KUTIPAN TEKS.
_ _ _ _

Translate

Wednesday, December 07, 2011

Pentas Seni di Musim Semi


April 2006
Hembusan angin siang itu masih terasa dingin sehingga setiap tiupannya seolah sedikit menusuk-nusuk menembus seluruh lobang pori. Bagi para lansia, membaluti tubuh dengan sweater dan jaket tebal tetap dirasa perlu untuk melindungi tulang dan persendian mereka dari tiupan sisa angin musim sebelumnya. Sementara bagi kalangan muda yang tidak sabar ingin segera mengucap selamat datang pada pada musim semi, dan ingin terlihat lebih fashionable dalam penampilan dan leluasa saat bergerak, cukup mengenakan jaket tipis berbahan kulit atau jeans. Bahkan ada yang hanya mengenakan balutan kaos oblong berwarna-warna cerah.
Cuaca di Belanda memang tidak pernah bisa diduga, kadang cuaca bisa berubah-ubah dengan drastisnya. Paginya cerah, siang mendadak hujan. Atau paginya hujan, menjelang siang sudah cerah benderang. Saat matahari terik bersinar, anginnya justru dingin menusuk kulit.
Jelang tengah hari, hembusan angin yang masih dingin itu malah sepertinya sama sekali tidak dirasa kerumunan penonton yang berada di bawah panggung International Cultural Party di pelataran Pieterskerk, yang terletak di jantung keramaian Kota Utrecht. Mereka kelihatan hangat dan bergairah. Aksi dan atraksi dari setiap penampilan mahasiswa asing di seluruh Utrecht itu telah membakar semangat para warga kota dan penonton yang menyaksikan iven cukup besar tersebut. Bahkan penonton dari khlayak umum yang sudah berumur pun terlihat mulai menarik lepas ristleting jaket mereka, memberi ruang pada angin untuk menyegarkan tubuh mereka yang mulai berkeringat.
Suasana makin terasa panas saat dua pasang mahasiswa asal Brazil menappakkkan kaki mereka ke atas pentas. Penari perempuan mengenakan rok sexy mengembang sejengkal di atas lutut sedangkan penari pria memakai celana panjang, potongan cutbray ala Elvis Presley, mengembang di bagian kaki. Keempatnya memakai atasan ketat tanpa lengan mempertunjukan bentuk tubuh atas perempuan yang sintal dan pria berotot. Kulit coklat nan eksotis mereka berkilat-kilat diterpa matahari, membuat iri para bule yang berkulit pucat. Antusiasme penonton pun makin terpancing. Lolongan gembira para penonton makin melengking saling bersahutan saat alunan akordion mengalun dari sound system menyuarakan alunan irama musik Lambada. Perpaduan gerakan salsa dan merengue kedua pasang penari benar-benar telah menaikkan suhu udara di lokasi itu. Spontan, penonton yang datang dengan pasangannya tanpa segan-segan meniru gerakan yang sama, sementara yang lainnya bergoyang sambil mencari pasangan dadakan atau menari sendiri sesuka hati.

_ _ _ _

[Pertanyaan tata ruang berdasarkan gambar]
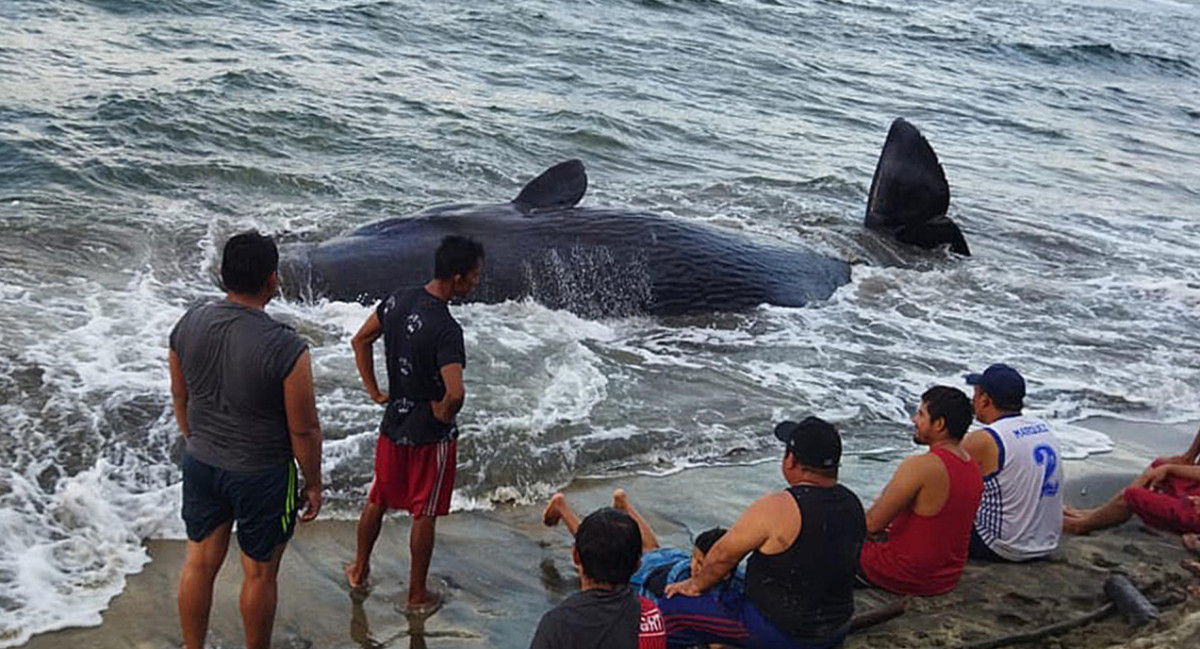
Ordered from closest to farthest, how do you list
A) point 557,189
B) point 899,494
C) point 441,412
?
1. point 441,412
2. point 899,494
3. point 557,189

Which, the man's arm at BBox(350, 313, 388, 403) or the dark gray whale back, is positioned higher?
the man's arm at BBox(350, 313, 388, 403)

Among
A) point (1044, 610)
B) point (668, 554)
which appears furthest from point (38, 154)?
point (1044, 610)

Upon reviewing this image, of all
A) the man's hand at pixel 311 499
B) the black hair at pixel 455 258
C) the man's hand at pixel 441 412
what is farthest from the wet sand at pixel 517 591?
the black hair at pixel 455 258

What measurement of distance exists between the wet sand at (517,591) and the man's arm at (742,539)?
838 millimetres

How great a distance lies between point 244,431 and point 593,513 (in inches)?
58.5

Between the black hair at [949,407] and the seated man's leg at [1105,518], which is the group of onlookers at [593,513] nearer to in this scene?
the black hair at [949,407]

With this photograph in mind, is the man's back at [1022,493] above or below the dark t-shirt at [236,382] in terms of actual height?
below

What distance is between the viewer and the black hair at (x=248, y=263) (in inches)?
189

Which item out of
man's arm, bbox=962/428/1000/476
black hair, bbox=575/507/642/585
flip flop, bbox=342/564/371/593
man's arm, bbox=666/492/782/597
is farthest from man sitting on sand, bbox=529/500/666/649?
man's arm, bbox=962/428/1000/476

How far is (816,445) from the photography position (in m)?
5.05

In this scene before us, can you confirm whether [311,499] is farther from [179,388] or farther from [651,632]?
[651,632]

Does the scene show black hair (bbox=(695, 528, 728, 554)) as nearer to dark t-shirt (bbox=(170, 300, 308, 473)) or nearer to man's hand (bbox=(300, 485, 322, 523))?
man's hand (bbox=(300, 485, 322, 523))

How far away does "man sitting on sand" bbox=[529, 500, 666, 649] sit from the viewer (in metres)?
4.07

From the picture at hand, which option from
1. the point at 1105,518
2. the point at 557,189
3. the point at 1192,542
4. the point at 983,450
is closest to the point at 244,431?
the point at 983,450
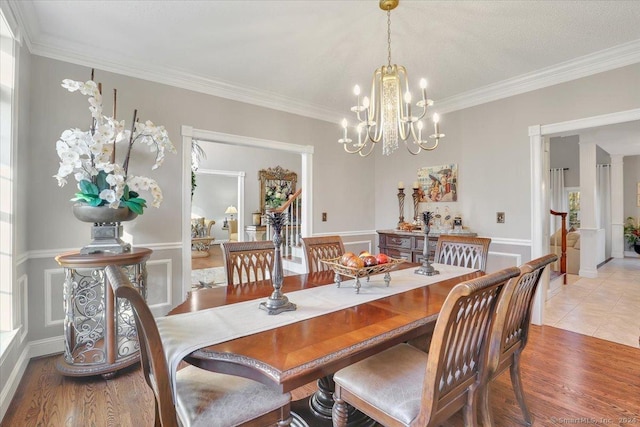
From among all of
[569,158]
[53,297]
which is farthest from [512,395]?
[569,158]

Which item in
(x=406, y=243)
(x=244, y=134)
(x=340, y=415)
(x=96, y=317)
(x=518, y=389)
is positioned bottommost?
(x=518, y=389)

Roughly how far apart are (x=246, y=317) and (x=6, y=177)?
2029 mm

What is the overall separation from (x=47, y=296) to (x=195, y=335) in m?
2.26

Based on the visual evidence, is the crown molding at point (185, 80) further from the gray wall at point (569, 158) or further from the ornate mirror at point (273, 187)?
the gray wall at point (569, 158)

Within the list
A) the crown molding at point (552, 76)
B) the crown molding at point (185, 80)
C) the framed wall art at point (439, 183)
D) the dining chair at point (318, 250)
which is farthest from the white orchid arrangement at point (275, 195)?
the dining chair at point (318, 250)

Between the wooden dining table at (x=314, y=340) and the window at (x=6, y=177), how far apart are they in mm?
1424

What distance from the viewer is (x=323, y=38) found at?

_ _ _ _

PETUNJUK TUGAS.
1. Dalam kutipan teks tentang pentas seni di musim semi, mengapa para lansia masih merasa perlu membalut tubuh dengan sweater dan jaket tebal? Jelaskan dalam satu sampai tiga kalimat.
2. Sambung kutipan teks tentang pentas seni di musim semi, mulai setelah kalimat terakhirnya.
Baris-baris itu bahan tersendiri dan terpisah dari kutipan teks.

JAWABAN TIAP TUGAS.
1. Para lansia tetap memakai sweater dan jaket tebal untuk melindungi tulang dan persendian mereka dari tiupan sisa angin musim sebelumnya. Siang itu angin masih terasa dingin, seolah menusuk-nusuk menembus lubang pori.

2.
Suasana riuh gembira itu makin mendebarkan hatiku, membuat telapak tanganku basah oleh butir-butir keringat. Kucuran peluh mulai membasahi ikatan seluk di kepalaku dan mengalir membasahi pipi. Jantungku berdegup sangat kencang mencoba mendahului dentuman-dentuman musik berirama Salsa yang menghipnotis para penonton di bawah panggung.
Tarian sensual Thiago, mahasiswa asal Kolumbia bersama tiga orang temannya telah berhasil membuat penonton ikut kerasukan setan Lambada. Sebuah pertunjukan yang sangat bagus namun tidak menguntungkan sebelum giliran penampilanku dimulai. Bathinku mengutuki mengapa harus kebagian undian nomor empat belas, nomor sial, yang merupakan urutan kedua terakhir dari keseluruhan penampilan di panggung yang diperuntukan bagi para mahasiswa internasional itu. Beban mentalnya jadi lebih berat karena harus bisa tampil lebih baik daripada pertunjukan-pertunjukan sebelumnya.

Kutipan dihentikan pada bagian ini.